## [TASK DIRECTIONS]
Count how many lines of the records contain the word "short" and reply with only that number.

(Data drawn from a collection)
++++++++++

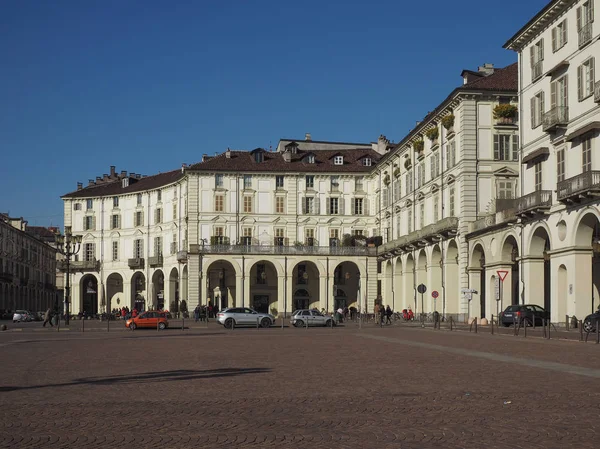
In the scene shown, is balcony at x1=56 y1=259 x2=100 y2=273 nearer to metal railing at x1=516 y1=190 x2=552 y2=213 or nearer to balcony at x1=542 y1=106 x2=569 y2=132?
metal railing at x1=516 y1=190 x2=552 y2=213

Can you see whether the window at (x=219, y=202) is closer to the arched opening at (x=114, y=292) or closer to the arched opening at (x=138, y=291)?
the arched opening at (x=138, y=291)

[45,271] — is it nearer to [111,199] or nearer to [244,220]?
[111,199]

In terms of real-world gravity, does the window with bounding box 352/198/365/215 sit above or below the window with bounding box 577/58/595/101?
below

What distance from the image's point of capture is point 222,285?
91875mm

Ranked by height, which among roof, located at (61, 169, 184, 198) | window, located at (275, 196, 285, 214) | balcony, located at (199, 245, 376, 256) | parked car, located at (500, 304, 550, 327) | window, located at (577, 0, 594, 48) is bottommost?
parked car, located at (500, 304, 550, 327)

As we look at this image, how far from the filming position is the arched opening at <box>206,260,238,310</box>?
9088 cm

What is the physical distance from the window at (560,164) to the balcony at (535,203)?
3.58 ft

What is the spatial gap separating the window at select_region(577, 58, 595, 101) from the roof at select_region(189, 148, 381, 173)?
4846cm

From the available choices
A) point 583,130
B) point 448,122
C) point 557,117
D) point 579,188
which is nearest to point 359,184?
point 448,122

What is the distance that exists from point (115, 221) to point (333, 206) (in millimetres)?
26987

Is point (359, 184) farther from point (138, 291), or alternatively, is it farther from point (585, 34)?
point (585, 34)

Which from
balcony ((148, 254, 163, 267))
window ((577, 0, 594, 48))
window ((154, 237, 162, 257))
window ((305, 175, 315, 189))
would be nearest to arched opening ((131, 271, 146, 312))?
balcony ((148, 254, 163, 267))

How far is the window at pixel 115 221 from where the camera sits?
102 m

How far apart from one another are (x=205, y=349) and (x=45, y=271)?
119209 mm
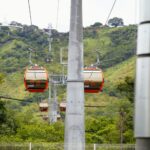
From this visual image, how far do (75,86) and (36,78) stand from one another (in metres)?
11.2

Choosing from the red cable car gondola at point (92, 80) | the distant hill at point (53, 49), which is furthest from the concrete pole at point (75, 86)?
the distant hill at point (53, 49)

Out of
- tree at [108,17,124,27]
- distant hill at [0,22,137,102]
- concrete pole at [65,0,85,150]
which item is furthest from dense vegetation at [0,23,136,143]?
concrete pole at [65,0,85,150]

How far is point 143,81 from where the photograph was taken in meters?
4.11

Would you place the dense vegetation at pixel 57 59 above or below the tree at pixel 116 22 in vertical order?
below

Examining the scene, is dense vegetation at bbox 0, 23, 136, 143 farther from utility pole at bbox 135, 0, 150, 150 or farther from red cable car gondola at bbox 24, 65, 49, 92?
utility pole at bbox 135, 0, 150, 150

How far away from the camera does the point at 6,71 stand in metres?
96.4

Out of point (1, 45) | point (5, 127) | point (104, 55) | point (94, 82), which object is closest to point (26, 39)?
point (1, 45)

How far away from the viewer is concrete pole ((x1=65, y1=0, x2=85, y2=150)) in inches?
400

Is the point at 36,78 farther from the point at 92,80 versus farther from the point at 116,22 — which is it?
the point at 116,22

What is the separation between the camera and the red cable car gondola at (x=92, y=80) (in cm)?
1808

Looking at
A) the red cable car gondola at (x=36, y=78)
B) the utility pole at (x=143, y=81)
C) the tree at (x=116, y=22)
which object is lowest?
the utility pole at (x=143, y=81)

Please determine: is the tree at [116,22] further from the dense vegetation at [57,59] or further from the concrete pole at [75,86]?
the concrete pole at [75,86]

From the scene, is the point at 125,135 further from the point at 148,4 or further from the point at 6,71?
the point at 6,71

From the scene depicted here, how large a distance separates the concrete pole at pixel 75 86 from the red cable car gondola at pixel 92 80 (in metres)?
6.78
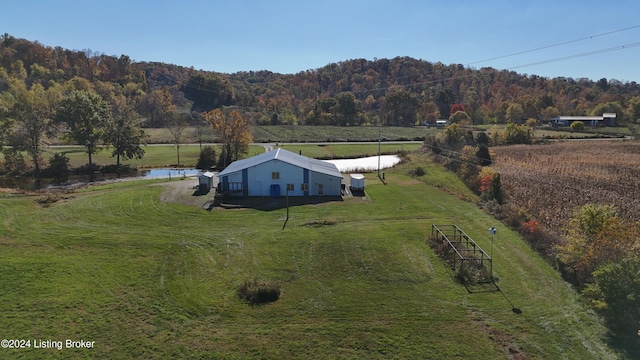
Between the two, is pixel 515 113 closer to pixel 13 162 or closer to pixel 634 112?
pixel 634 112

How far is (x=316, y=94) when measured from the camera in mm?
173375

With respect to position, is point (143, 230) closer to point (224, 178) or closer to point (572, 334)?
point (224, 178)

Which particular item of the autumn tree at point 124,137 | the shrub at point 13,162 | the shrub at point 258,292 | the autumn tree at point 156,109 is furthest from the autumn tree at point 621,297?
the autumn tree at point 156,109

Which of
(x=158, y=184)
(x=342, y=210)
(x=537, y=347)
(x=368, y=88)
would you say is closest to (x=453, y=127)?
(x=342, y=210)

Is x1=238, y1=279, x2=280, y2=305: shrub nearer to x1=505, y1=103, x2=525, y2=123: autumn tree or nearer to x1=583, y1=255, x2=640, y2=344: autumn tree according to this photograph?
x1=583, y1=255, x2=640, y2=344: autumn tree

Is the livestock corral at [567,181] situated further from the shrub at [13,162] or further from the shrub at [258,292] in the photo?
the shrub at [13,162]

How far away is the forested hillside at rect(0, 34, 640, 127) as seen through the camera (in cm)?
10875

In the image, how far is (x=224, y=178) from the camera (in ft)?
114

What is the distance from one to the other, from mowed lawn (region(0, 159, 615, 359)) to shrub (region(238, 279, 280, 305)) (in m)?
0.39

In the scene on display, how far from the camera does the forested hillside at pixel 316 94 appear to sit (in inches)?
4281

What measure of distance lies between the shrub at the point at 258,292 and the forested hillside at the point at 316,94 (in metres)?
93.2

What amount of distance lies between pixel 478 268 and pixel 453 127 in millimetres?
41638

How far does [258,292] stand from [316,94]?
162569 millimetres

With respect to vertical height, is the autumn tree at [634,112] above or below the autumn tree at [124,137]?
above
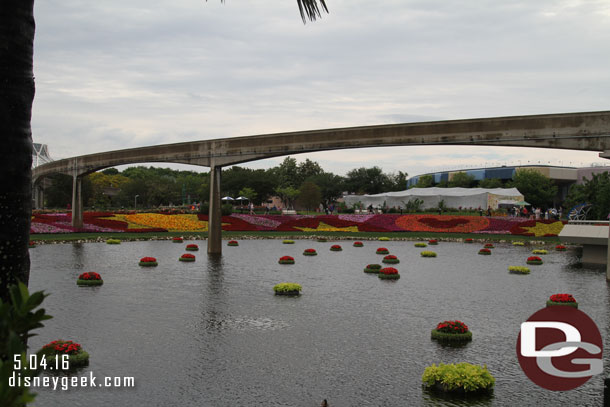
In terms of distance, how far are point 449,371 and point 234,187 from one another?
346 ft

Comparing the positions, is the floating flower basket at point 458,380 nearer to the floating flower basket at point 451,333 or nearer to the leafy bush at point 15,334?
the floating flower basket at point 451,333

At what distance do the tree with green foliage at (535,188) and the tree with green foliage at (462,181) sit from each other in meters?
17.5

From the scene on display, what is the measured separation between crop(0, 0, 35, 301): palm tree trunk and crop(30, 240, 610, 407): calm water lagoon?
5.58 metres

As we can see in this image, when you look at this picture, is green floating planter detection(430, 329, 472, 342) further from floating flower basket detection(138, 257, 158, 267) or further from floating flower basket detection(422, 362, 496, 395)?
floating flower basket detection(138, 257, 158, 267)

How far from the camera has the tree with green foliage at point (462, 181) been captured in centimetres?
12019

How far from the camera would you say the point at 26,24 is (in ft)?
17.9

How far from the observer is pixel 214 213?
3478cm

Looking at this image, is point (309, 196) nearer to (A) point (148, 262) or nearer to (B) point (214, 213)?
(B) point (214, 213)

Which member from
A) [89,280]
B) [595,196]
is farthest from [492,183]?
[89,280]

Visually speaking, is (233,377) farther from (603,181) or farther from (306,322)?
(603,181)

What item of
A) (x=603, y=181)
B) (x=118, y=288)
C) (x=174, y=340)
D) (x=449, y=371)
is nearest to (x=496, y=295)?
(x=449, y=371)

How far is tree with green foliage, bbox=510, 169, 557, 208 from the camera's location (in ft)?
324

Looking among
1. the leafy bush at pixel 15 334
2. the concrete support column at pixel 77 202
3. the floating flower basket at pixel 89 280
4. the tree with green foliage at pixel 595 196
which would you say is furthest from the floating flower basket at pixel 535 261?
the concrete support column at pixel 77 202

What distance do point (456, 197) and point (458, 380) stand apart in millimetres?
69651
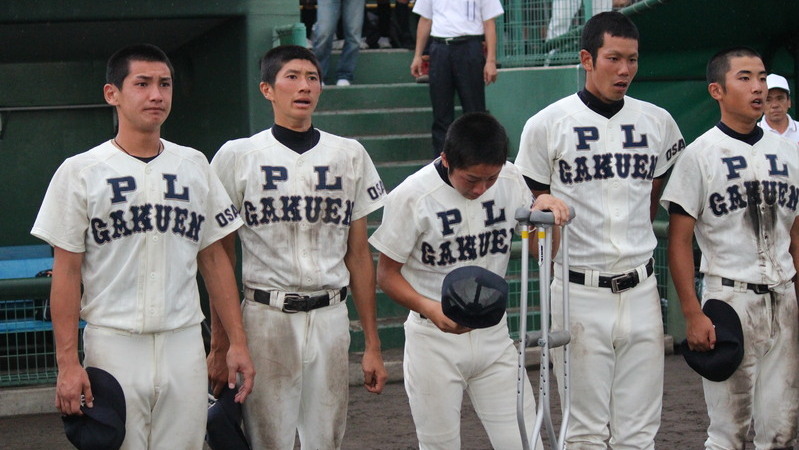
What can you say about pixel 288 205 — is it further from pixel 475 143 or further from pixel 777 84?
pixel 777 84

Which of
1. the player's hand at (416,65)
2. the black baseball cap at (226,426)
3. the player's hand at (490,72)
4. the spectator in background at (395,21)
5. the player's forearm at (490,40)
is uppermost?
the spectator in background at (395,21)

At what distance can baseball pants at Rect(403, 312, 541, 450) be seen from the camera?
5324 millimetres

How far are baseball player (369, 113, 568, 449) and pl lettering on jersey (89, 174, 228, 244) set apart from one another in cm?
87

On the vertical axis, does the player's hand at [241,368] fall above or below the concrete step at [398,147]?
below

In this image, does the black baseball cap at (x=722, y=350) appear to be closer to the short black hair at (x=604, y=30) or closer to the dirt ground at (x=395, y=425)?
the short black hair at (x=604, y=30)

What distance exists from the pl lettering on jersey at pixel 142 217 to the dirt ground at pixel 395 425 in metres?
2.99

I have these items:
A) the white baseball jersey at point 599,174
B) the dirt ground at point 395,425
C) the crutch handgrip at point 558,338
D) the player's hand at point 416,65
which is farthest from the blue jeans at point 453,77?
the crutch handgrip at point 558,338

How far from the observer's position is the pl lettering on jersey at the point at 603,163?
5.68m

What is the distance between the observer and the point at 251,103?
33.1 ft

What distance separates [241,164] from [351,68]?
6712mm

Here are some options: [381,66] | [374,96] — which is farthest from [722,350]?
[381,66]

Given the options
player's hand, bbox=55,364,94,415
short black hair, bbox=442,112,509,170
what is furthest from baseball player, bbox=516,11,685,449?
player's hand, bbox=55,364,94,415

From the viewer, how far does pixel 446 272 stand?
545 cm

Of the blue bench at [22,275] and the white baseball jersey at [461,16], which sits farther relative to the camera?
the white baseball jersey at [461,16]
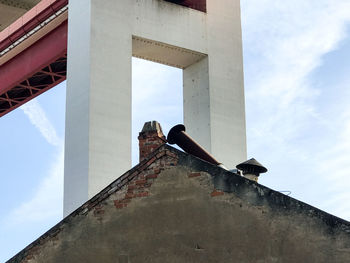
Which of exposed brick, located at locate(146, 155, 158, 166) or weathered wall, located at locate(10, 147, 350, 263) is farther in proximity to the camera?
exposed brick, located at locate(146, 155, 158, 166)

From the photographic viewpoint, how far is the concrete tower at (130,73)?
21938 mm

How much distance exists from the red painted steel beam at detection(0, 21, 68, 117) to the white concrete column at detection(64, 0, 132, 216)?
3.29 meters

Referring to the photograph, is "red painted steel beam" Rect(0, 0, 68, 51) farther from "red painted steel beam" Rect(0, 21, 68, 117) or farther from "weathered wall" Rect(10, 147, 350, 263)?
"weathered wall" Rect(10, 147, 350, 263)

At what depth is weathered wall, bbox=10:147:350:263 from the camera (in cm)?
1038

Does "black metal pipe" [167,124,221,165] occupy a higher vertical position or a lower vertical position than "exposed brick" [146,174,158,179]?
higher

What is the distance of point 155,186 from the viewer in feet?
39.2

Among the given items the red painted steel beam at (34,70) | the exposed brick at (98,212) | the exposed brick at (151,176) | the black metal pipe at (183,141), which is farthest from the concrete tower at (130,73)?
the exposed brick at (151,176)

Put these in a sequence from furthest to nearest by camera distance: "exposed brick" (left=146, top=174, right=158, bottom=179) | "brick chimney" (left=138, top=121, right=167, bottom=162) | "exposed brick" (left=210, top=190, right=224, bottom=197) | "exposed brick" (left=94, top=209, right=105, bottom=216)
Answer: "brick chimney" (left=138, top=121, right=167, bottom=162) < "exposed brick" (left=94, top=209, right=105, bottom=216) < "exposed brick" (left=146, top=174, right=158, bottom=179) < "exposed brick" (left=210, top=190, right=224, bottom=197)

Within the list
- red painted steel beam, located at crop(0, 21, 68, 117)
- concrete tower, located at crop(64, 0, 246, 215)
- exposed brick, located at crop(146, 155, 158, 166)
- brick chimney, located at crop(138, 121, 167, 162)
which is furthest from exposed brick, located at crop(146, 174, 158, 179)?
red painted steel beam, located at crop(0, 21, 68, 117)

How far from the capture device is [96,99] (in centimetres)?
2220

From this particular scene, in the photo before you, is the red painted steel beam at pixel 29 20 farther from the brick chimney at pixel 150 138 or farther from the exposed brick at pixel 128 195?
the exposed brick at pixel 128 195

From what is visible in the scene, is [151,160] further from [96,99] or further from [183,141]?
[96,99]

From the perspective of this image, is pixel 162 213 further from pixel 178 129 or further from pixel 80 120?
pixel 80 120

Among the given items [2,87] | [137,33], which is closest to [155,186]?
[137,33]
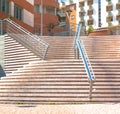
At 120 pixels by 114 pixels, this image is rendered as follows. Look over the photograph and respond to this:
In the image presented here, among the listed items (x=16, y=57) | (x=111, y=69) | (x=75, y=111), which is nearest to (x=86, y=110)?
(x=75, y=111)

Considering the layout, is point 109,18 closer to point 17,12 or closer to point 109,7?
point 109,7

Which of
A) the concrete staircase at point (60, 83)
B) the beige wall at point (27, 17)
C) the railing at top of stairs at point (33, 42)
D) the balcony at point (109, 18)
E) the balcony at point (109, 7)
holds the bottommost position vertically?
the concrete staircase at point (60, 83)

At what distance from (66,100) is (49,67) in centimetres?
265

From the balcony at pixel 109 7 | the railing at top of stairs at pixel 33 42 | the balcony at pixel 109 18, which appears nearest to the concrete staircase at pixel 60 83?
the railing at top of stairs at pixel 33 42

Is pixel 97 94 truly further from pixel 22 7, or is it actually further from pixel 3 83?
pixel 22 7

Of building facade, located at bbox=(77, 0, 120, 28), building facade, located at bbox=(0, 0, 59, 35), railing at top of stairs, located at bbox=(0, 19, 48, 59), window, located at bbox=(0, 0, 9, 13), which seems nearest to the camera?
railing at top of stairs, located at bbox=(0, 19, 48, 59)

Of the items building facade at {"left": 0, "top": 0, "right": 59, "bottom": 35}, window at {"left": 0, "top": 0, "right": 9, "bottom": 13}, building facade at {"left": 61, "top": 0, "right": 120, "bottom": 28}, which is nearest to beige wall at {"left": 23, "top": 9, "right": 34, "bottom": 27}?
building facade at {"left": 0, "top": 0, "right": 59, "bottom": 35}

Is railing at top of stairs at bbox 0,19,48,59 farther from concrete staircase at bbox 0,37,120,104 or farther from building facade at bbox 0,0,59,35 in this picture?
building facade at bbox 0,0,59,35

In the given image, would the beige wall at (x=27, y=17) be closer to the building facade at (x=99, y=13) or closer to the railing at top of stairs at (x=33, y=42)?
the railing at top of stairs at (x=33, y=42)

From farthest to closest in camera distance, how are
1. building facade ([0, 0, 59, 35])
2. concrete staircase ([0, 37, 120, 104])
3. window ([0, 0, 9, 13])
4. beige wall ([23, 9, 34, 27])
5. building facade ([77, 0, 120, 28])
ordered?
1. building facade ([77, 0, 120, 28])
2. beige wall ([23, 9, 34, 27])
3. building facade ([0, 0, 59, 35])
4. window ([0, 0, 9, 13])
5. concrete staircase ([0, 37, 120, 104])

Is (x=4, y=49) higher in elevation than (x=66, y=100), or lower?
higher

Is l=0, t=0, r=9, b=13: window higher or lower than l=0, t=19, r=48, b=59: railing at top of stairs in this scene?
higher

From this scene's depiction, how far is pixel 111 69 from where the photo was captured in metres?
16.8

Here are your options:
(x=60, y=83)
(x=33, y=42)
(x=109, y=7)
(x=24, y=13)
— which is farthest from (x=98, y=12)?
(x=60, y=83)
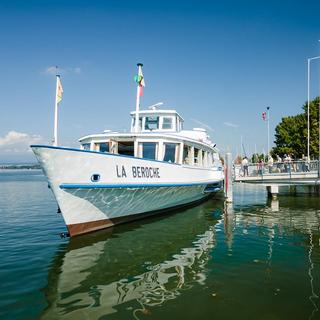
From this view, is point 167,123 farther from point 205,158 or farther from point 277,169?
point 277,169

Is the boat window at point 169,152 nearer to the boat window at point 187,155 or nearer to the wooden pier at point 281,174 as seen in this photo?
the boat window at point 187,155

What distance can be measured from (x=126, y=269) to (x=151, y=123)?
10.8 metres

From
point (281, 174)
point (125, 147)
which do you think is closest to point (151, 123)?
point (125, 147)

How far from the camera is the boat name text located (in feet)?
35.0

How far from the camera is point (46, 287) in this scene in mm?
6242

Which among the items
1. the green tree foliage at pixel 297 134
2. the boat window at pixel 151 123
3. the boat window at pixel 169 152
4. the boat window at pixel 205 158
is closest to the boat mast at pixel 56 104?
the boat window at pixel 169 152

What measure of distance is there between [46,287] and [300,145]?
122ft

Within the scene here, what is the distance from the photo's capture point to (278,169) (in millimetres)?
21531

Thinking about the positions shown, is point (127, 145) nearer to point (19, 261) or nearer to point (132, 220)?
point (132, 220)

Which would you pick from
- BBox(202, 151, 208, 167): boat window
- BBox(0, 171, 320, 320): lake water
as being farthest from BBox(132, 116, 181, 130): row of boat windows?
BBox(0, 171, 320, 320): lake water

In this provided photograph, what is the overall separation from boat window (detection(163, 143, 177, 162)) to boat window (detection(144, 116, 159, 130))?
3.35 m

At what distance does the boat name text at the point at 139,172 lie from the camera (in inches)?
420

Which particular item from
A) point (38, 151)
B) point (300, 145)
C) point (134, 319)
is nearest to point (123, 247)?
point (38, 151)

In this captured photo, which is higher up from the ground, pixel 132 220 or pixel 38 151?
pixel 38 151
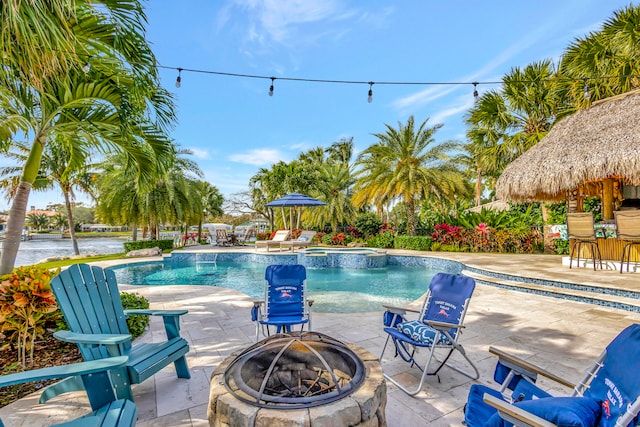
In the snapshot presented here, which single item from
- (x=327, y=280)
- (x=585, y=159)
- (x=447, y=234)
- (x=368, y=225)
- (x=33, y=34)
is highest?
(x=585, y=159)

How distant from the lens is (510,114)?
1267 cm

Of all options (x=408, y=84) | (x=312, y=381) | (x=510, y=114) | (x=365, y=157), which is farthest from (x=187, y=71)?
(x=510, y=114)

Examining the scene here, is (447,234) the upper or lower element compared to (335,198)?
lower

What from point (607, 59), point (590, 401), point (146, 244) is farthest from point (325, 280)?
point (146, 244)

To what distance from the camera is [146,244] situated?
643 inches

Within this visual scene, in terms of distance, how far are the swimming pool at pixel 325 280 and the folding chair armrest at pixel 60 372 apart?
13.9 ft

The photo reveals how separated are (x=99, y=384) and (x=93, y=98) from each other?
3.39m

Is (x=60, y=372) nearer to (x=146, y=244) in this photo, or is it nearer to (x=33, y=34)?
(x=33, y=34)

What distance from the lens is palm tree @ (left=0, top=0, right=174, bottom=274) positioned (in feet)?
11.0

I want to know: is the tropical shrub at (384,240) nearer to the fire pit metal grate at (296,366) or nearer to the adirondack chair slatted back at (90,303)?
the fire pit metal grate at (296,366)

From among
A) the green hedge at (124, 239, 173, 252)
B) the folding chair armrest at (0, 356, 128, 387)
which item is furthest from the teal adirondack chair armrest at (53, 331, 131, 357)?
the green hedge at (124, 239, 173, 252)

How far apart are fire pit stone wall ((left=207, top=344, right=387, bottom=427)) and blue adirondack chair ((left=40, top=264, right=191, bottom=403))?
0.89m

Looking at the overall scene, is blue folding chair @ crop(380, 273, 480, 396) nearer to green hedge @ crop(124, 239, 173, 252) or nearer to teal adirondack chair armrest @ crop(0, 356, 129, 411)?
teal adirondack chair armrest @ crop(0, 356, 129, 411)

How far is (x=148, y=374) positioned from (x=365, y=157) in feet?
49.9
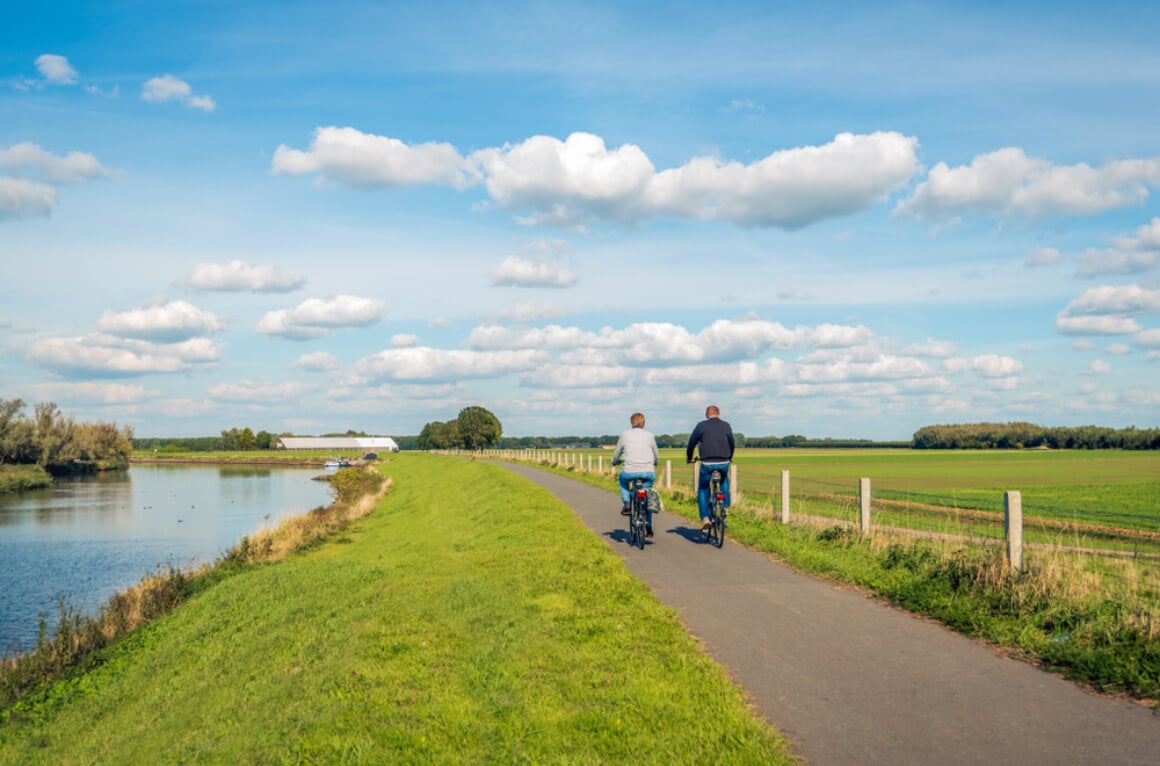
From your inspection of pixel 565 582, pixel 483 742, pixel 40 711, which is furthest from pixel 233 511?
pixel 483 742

++++++++++

## [RESPONSE]
3